-- start --

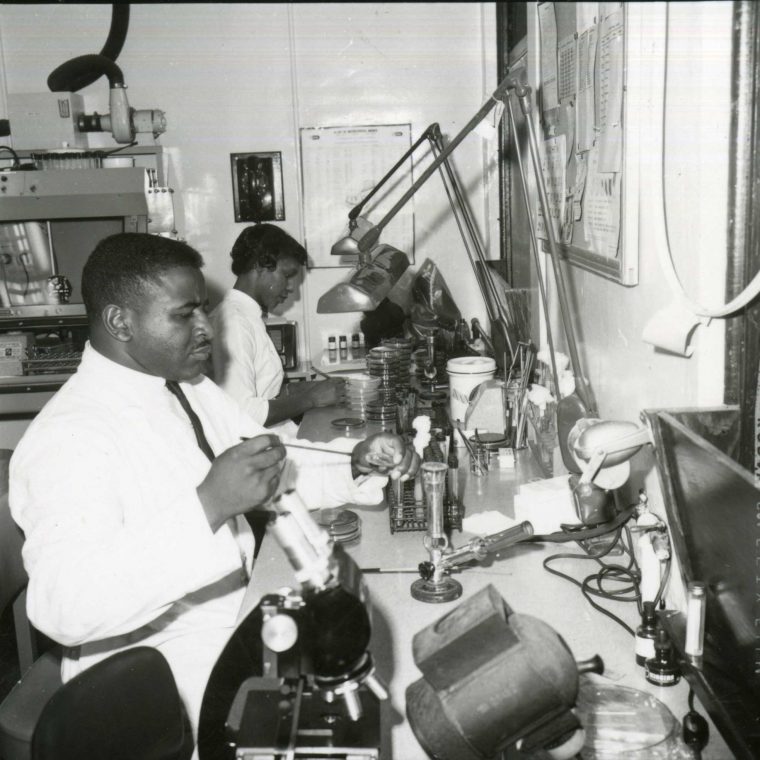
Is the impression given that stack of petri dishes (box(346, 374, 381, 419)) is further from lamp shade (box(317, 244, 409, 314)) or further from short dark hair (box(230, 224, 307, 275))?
short dark hair (box(230, 224, 307, 275))

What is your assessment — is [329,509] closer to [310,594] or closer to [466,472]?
[466,472]

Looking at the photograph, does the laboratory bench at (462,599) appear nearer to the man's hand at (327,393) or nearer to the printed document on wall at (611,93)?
the printed document on wall at (611,93)

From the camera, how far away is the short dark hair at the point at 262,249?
355 cm

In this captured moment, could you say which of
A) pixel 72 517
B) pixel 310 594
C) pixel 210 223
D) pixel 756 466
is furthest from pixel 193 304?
pixel 210 223

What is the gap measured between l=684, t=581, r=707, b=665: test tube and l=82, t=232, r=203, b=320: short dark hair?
1.22 m

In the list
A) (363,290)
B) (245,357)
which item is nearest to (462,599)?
(363,290)

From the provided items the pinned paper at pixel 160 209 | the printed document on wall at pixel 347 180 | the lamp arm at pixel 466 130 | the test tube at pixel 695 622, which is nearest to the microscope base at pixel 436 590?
the test tube at pixel 695 622

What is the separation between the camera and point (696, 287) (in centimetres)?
133

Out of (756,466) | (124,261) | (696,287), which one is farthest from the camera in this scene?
(124,261)

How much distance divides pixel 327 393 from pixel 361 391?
17cm

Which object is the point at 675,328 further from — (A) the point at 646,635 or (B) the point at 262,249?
(B) the point at 262,249

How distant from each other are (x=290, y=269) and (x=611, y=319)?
1971mm

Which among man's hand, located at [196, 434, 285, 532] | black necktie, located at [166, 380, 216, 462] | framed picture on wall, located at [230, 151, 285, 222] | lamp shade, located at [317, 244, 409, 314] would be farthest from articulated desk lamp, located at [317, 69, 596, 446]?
framed picture on wall, located at [230, 151, 285, 222]

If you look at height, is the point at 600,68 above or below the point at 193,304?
above
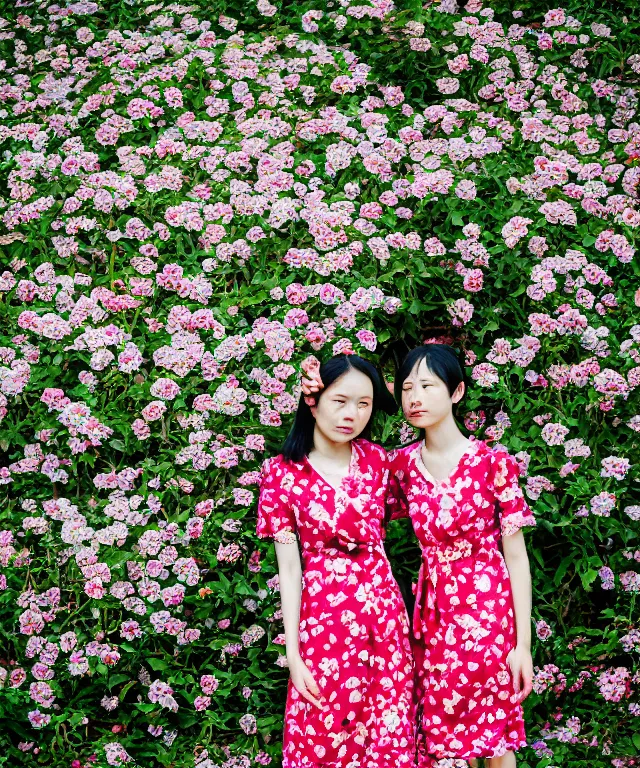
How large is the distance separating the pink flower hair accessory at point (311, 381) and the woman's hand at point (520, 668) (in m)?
1.04

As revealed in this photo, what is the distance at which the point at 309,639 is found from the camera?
301cm

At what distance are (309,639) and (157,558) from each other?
89 cm

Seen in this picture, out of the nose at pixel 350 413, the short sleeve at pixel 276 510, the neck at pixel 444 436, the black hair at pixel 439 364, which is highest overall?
the black hair at pixel 439 364

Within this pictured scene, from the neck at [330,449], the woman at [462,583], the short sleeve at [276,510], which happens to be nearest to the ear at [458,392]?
the woman at [462,583]

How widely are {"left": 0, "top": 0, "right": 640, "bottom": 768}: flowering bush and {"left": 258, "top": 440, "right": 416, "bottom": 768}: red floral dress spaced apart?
0.54m

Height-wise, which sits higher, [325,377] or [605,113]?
[605,113]

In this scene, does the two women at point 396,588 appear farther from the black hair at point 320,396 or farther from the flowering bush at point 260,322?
the flowering bush at point 260,322

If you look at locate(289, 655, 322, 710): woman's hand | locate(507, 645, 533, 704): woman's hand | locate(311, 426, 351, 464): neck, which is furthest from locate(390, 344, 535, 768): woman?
locate(289, 655, 322, 710): woman's hand

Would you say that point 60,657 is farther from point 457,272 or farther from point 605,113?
point 605,113

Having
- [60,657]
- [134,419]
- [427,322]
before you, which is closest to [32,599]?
[60,657]

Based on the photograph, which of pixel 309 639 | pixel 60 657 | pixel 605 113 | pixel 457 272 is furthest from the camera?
pixel 605 113

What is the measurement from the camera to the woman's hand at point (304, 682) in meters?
2.94

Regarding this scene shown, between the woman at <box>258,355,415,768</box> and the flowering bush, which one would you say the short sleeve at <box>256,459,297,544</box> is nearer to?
the woman at <box>258,355,415,768</box>

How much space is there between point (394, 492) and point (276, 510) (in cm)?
43
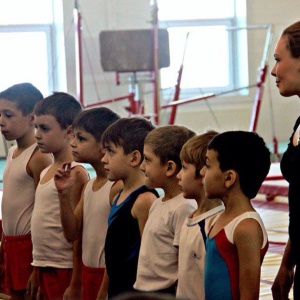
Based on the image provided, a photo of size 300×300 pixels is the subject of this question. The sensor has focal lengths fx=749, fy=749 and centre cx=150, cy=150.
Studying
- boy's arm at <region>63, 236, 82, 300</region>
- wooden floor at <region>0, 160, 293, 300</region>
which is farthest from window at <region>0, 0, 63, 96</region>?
boy's arm at <region>63, 236, 82, 300</region>

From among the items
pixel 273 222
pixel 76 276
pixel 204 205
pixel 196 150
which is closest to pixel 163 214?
pixel 204 205

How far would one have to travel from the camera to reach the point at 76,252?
3176 millimetres

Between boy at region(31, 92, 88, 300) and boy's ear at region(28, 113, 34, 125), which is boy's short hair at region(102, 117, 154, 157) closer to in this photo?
boy at region(31, 92, 88, 300)

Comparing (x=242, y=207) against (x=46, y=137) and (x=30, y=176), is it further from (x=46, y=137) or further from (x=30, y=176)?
(x=30, y=176)

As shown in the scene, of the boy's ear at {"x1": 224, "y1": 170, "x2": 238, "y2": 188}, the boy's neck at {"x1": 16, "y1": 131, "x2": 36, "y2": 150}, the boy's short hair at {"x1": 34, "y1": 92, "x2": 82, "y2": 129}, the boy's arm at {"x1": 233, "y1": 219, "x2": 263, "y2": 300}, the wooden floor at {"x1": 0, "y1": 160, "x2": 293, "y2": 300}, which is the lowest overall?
the wooden floor at {"x1": 0, "y1": 160, "x2": 293, "y2": 300}

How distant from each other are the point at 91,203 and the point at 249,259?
1.05 metres

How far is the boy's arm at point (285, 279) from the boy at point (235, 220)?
211 mm

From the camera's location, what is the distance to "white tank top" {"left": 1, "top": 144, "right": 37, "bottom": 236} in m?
3.51

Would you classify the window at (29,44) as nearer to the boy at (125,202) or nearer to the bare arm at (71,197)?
the bare arm at (71,197)

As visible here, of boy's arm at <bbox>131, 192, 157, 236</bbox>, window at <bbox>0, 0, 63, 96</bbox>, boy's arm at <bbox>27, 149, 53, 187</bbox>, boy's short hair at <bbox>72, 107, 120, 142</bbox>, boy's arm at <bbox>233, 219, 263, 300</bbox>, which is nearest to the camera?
boy's arm at <bbox>233, 219, 263, 300</bbox>

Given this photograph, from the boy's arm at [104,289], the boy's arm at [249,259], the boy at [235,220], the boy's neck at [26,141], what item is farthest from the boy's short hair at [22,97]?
the boy's arm at [249,259]

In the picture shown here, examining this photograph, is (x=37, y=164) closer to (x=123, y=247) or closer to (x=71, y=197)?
(x=71, y=197)

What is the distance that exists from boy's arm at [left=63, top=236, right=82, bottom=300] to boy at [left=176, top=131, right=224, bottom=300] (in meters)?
0.82

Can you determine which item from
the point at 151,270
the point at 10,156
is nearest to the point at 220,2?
the point at 10,156
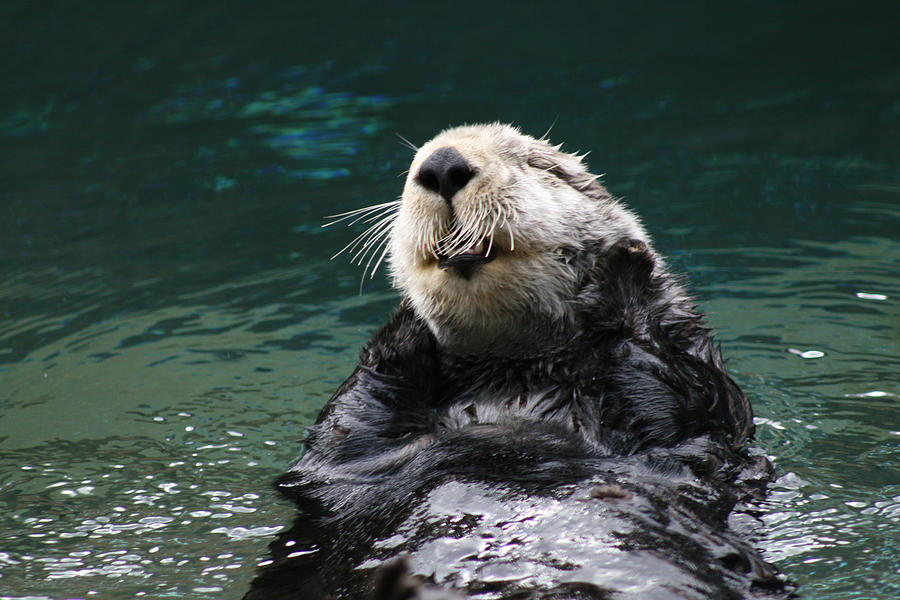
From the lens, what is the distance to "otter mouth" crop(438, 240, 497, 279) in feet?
10.9

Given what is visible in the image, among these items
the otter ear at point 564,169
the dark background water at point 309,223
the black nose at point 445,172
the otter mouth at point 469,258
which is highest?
the black nose at point 445,172

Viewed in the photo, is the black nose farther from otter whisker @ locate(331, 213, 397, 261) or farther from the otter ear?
the otter ear

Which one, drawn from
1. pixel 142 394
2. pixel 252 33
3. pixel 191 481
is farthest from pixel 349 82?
pixel 191 481

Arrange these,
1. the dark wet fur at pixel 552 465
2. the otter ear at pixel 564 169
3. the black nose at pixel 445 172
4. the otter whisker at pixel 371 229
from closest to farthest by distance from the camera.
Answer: the dark wet fur at pixel 552 465 < the black nose at pixel 445 172 < the otter whisker at pixel 371 229 < the otter ear at pixel 564 169

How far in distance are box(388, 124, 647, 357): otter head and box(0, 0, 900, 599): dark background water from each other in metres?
0.94

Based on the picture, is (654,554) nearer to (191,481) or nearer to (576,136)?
(191,481)

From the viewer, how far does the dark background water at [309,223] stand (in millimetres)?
3744

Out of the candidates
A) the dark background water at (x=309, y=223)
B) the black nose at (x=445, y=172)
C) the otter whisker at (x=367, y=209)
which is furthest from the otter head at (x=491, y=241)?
the dark background water at (x=309, y=223)

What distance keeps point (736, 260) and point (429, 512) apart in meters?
3.54

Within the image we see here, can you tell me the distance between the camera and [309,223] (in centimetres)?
693

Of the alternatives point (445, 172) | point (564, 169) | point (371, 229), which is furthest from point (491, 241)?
point (564, 169)

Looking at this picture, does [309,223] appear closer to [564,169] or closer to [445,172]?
[564,169]

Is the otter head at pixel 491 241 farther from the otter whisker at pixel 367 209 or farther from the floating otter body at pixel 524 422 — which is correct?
the otter whisker at pixel 367 209

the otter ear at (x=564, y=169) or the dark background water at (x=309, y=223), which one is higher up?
the otter ear at (x=564, y=169)
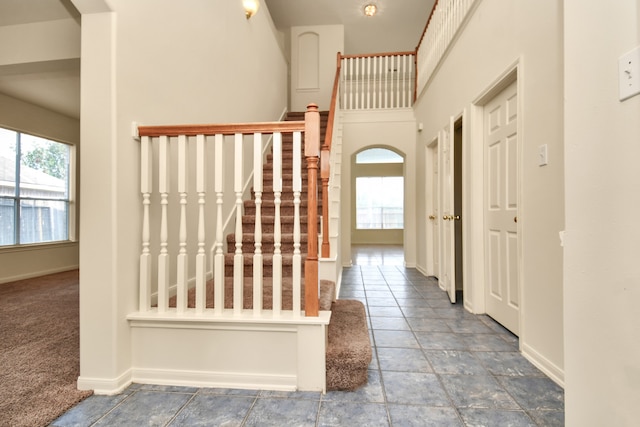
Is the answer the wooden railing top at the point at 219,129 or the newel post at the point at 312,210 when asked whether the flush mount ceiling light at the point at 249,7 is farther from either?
the newel post at the point at 312,210

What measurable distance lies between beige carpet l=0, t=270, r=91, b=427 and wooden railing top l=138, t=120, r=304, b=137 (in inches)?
52.5

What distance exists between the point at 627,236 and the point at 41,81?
5409mm

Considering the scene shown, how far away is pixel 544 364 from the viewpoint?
168 centimetres

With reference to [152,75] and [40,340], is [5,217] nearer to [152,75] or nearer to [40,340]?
[40,340]

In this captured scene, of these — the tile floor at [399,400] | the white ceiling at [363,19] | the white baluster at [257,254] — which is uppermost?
the white ceiling at [363,19]

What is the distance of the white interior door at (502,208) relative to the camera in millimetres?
2156

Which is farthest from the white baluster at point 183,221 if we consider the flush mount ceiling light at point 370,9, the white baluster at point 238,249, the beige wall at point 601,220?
the flush mount ceiling light at point 370,9

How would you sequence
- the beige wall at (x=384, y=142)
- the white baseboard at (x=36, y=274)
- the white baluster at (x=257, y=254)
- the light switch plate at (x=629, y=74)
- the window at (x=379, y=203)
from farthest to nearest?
the window at (x=379, y=203), the beige wall at (x=384, y=142), the white baseboard at (x=36, y=274), the white baluster at (x=257, y=254), the light switch plate at (x=629, y=74)

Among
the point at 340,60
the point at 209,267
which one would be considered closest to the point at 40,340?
the point at 209,267

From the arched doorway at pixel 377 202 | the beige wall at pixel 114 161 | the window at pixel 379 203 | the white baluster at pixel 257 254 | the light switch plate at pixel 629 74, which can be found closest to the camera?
the light switch plate at pixel 629 74

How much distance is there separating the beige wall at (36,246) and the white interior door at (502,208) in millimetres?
5769

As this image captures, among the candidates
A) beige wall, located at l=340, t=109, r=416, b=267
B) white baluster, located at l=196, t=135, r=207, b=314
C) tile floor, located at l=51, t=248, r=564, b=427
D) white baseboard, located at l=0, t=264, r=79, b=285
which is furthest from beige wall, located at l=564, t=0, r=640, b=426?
white baseboard, located at l=0, t=264, r=79, b=285

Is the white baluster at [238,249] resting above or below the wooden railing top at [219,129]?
below

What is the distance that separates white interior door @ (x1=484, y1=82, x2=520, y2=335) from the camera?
2.16 metres
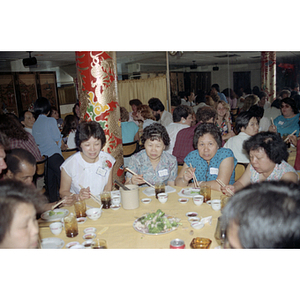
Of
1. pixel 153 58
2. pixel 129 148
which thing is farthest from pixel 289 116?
pixel 153 58

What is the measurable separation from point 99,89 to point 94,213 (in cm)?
163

-- end --

**AIM OF THE EXERCISE:** Repeat only the lines from the line with "From the arched" to the end of the entries, including both the first and the last line, and drop every picture.

**RESPONSE TO THIS TASK:**
From the arched doorway at pixel 377 202 | the beige wall at pixel 114 161 | the window at pixel 379 203 | the white baluster at pixel 257 254 | the light switch plate at pixel 629 74, which can be found closest to the camera?
the light switch plate at pixel 629 74

How much distance is there separating the beige wall at (36,246) and the white interior door at (502,208) in millimetres?
5769

As this image captures, among the candidates
A) beige wall, located at l=340, t=109, r=416, b=267
B) white baluster, located at l=196, t=135, r=207, b=314
C) tile floor, located at l=51, t=248, r=564, b=427
D) white baseboard, located at l=0, t=264, r=79, b=285
which is furthest from beige wall, located at l=564, t=0, r=640, b=426?
white baseboard, located at l=0, t=264, r=79, b=285

Is the white baluster at [238,249] resting above or below the wooden railing top at [219,129]?
below

What is the distance that separates white interior door @ (x1=484, y1=82, x2=520, y2=335) from the camera?
2.16 metres
Of
1. pixel 153 58
2. pixel 129 148
which thing is farthest from pixel 289 116?
pixel 153 58

What is the measurable separation from point 99,89 to point 94,213 (in cm)?
163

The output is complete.